Chapters I, II and V are reprinted with only minor changes; III, IV and VI have been rewritten and brought down to date; VII, VIII and IX are wholly new.
J. H. L.
Baltimore,
May 7, 1920.
THE UNITED STATES
AND
LATIN AMERICA
THE UNITED STATES AND LATIN AMERICA
CHAPTER I
The Revolt of the Spanish Colonies
The English colonies of North America renounced allegiance to their sovereign more through fear of future oppression than on account of burdens actually imposed. The colonies of Spain in the southern hemisphere, on the other hand, labored for generations under the burden of one of the most irrational and oppressive economic systems to which any portion of the human race has ever been subjected, and remained without serious attempt at revolution until the dethronement of their sovereign by Napoleon left them to drift gradually, in spite of themselves, as Chateaubriand expressed it, into the republican form of government. To carry the contrast a step further, when the conditions were ripe for independence, the English colonies offered a united resistance, while the action of the Spanish colonies was spasmodic and disconcerted. The North American revolution gave birth to a federal republic, that of the South to a number of separate and independent republics, whose relations with one another have at times been far from amicable. The causes for these striking differences are to be explained not alone by race psychology, but by a comparison of the English and Spanish colonial systems and of the two revolutions as well. The history of the English colonies and of their revolt has been pretty well exploited, but information in regard to the Spanish-American revolution and its causes, although the sources are abundant, is not easily accessible to English-speaking people.
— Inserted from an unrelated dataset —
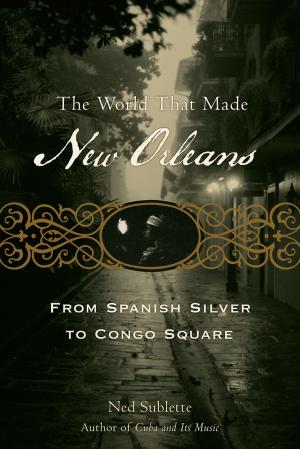 Cover of the book The World That Made New Orleans by Ruy Castro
By virtue of the celebrated Bull of Pope Alexander VI, the Spanish-American colonies were looked upon as possessions of the crown, and not as colonies of Spain. Their affairs were regulated by the king, with the assistance of a board called the Council of the Indies. This council, which was on a footing of equality with the Council of Castile, was established by Ferdinand as early as 1511, and was modified by Charles V in 1524. It was to take cognizance of all ecclesiastical, civil, military, and commercial affairs relating to the colonies. From it proceeded the so-called Laws of the Indies, and all colonial offices in the gift of the crown were conferred by it.